Pagi ini matahari memancarkan sinar terik nya. Aku, Hilya, dan Salwa
sedang menunggu angkot di halte. Kebetulan pagi ini kami berangkat bersama.
Angkot pun tiba, kami bergegas masuk ke dalam angkot. Sesampainya angkot di
gerbang sekolah, kami pun membayar ongkos angkot tersebut.

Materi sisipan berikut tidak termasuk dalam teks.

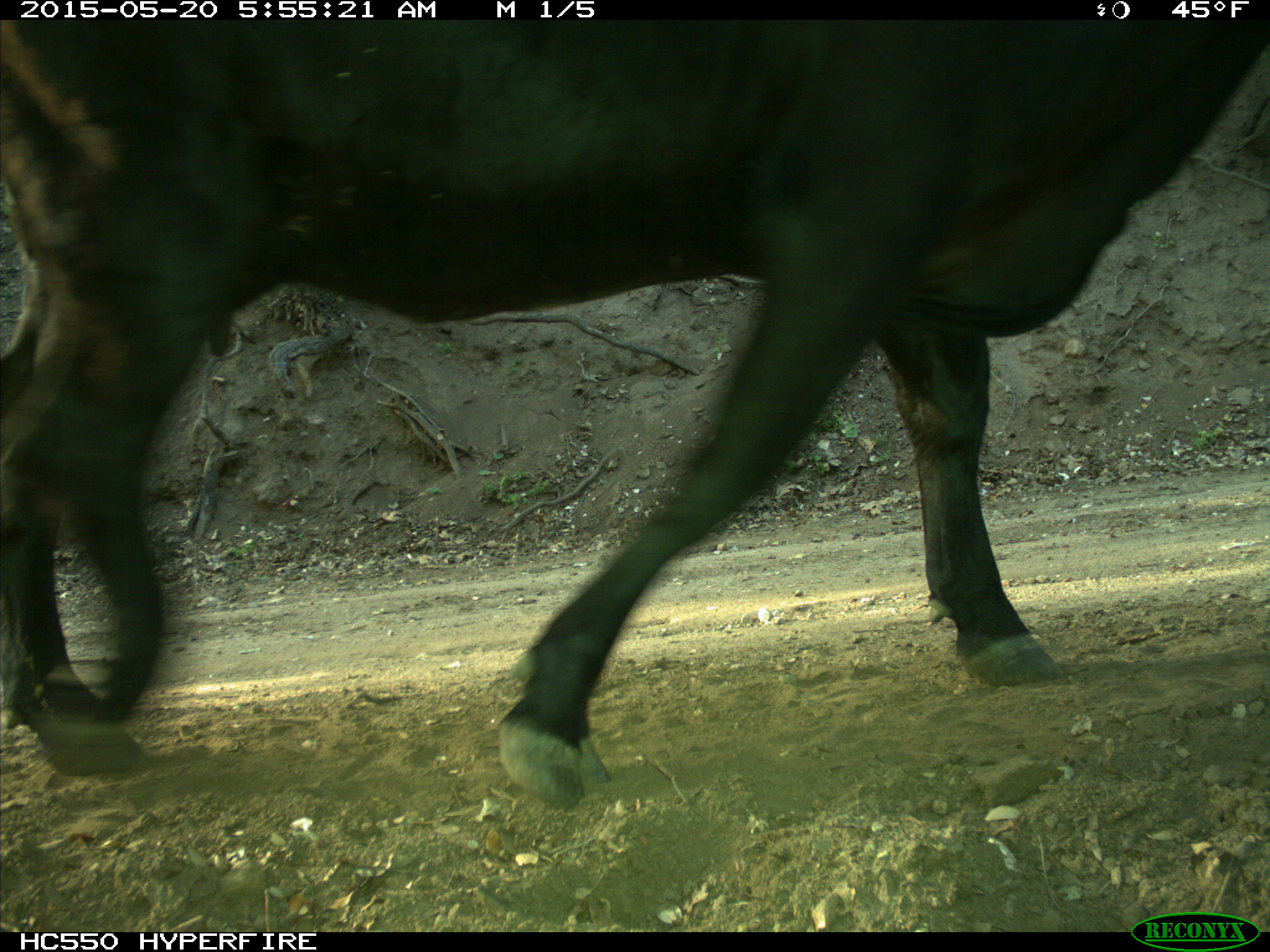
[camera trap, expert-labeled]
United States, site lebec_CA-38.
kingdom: Animalia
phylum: Chordata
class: Mammalia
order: Artiodactyla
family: Bovidae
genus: Bos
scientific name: Bos taurus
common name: domestic cow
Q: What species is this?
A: Bos taurus (domestic cow).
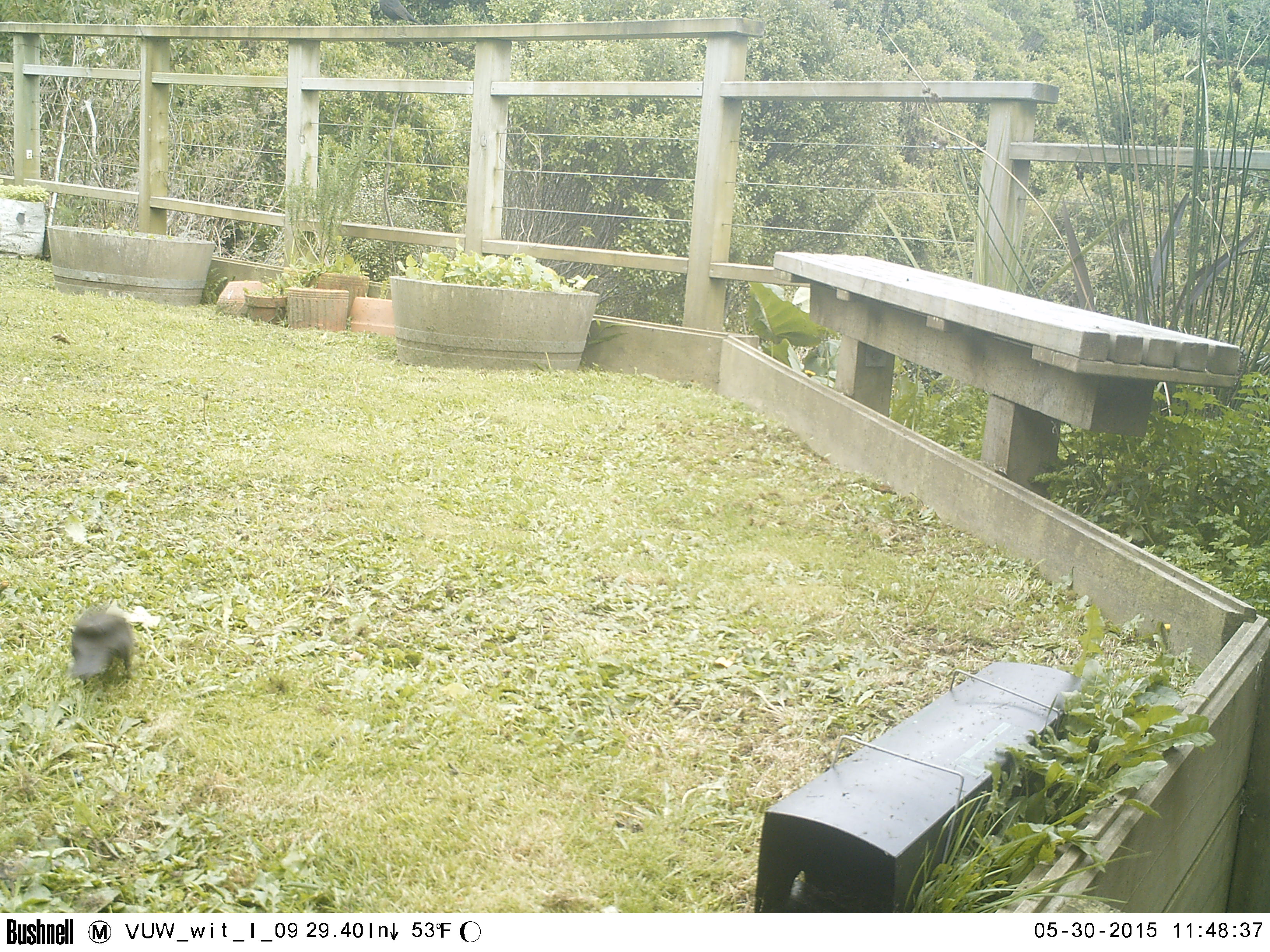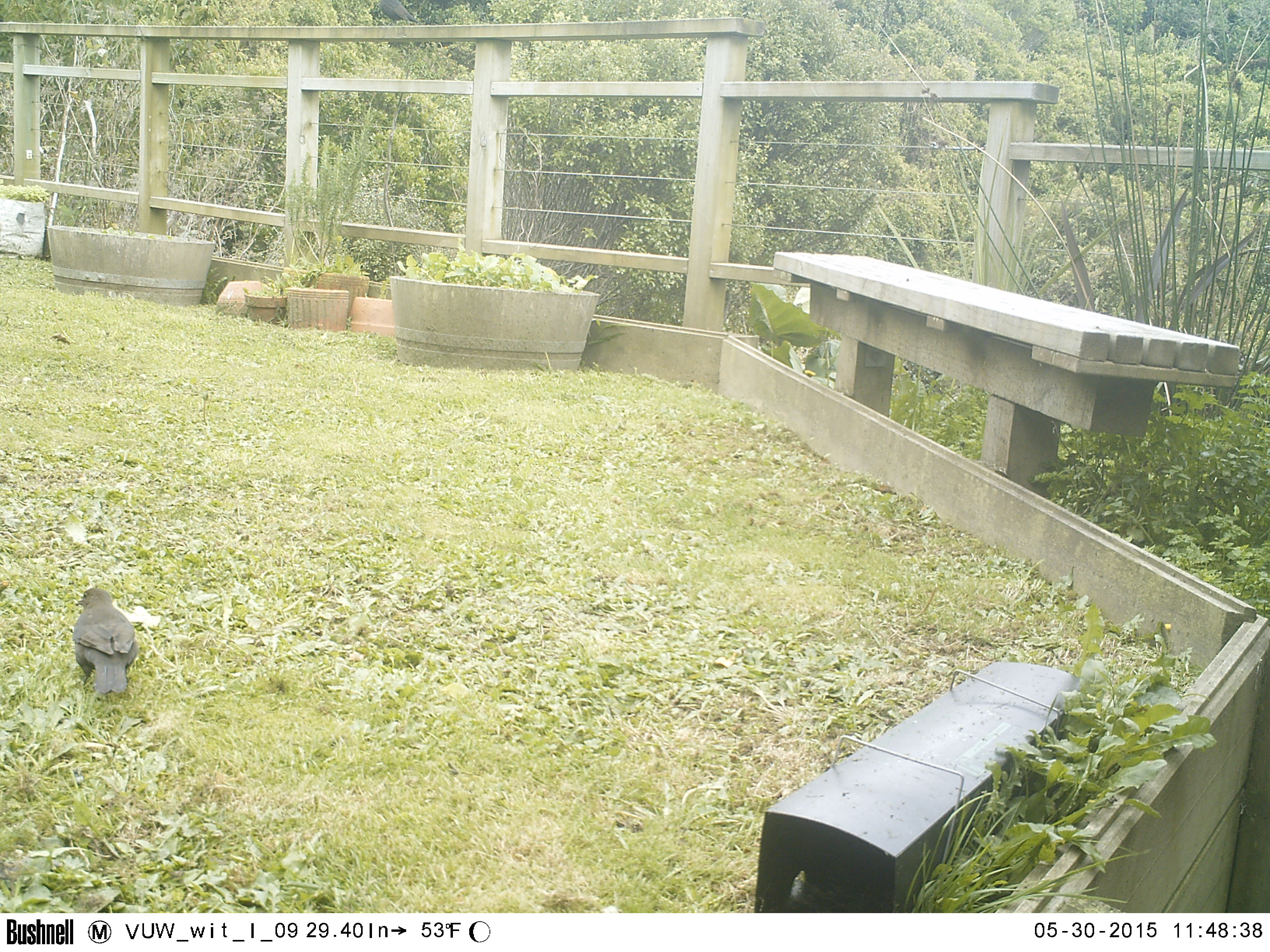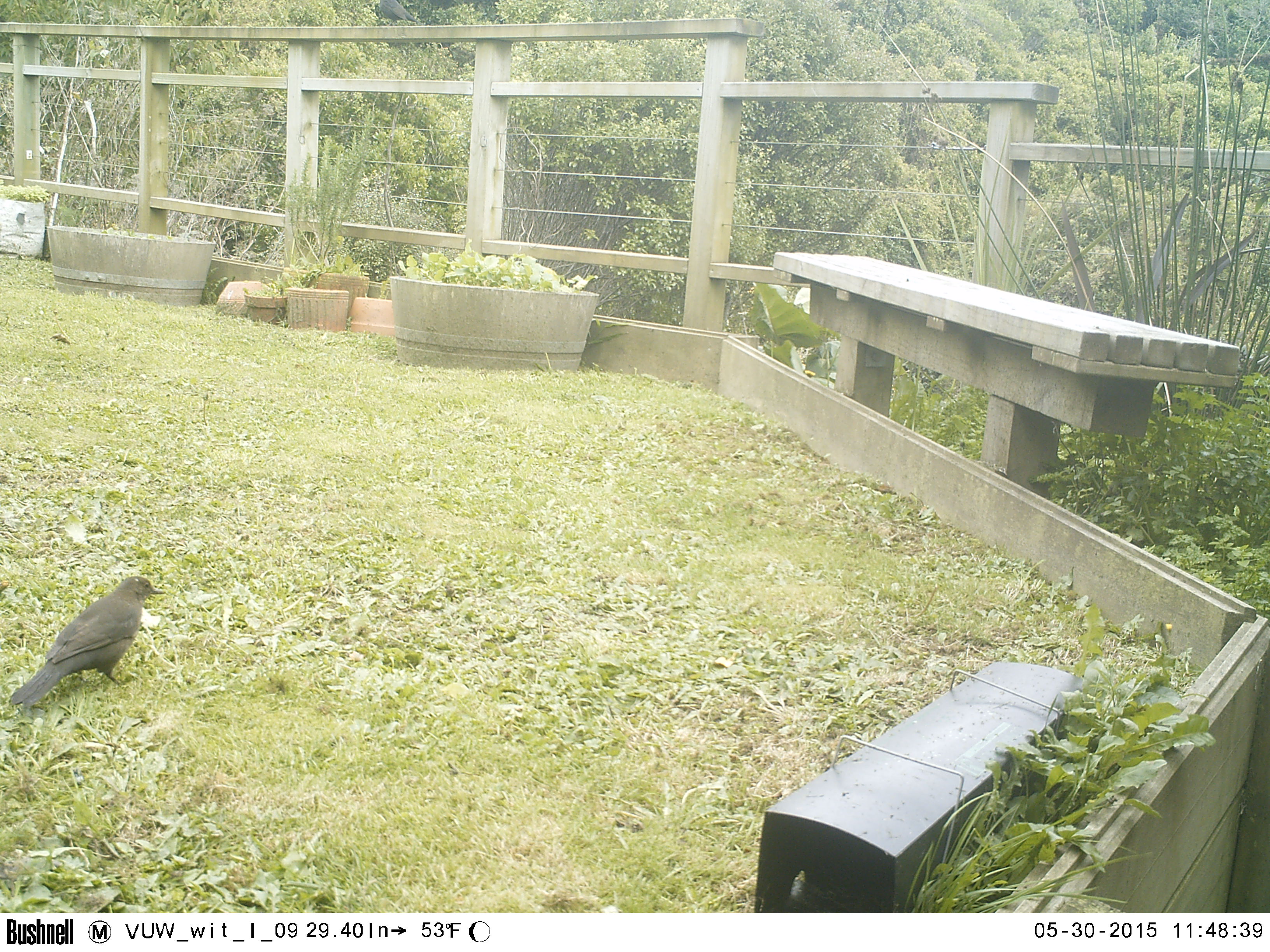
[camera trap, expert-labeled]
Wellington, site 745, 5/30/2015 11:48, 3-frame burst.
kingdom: Animalia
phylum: Chordata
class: Aves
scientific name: Aves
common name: bird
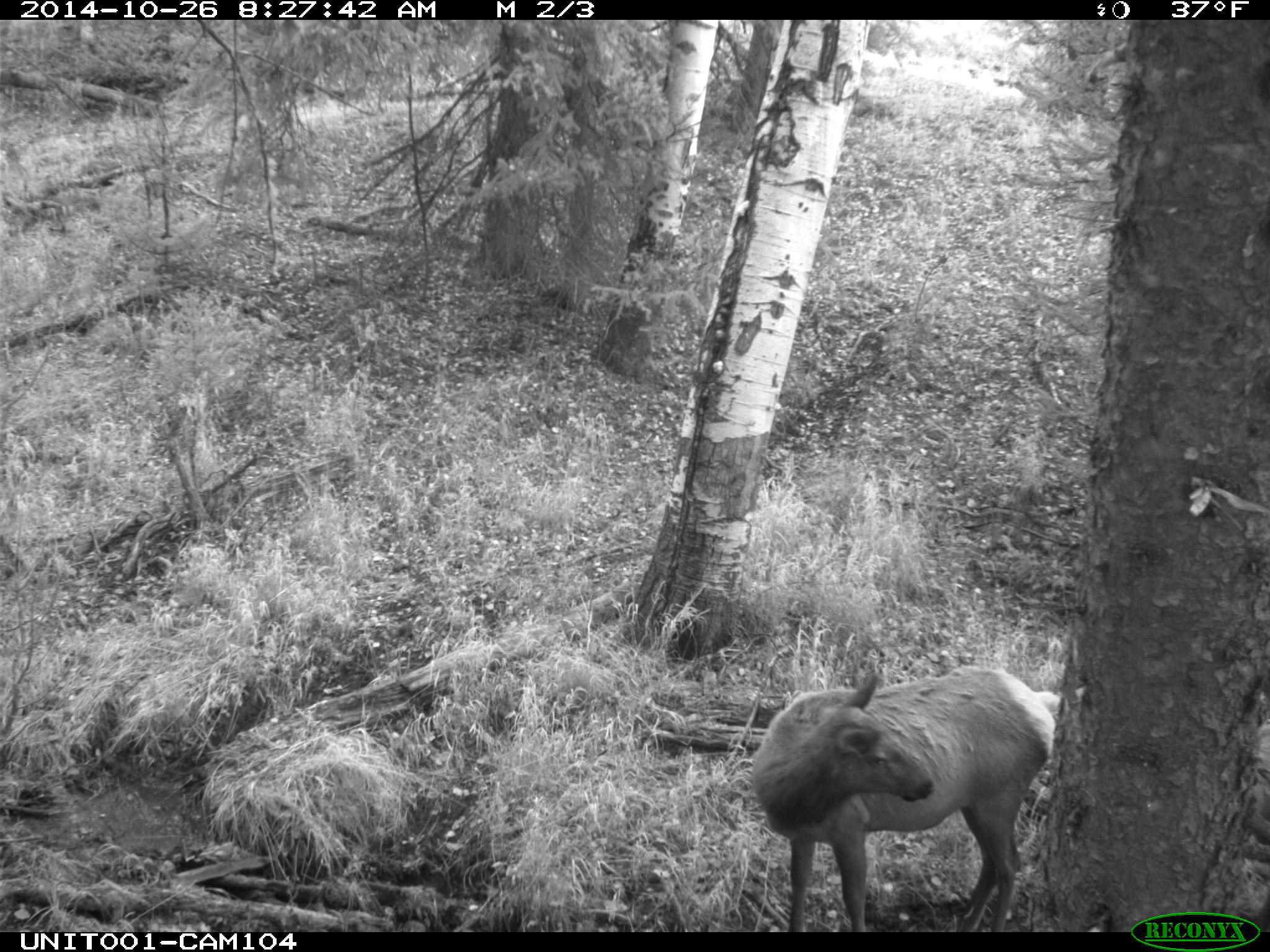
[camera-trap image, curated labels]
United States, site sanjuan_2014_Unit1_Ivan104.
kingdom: Animalia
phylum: Chordata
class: Mammalia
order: Artiodactyla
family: Cervidae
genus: Cervus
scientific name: Cervus elaphus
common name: red deer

Kami berjalan bergandeng satu sama lain memasuki gedung sekolah


“Madrasah Aliyah Negeri 1 Bogor.” Ya, itu nama sekolah kami. Aku dan Salwa
memasuki kelas MIPA 1. Sedangkan Hilya, ia memasuki kelas MIPA 2. Kami
memang berbeda kelas tetapi, hubungan persahabatan kami Alhamdulillah
berjalan dengan baik hingga saat ini. Ya walaupun masih sering berantem sih.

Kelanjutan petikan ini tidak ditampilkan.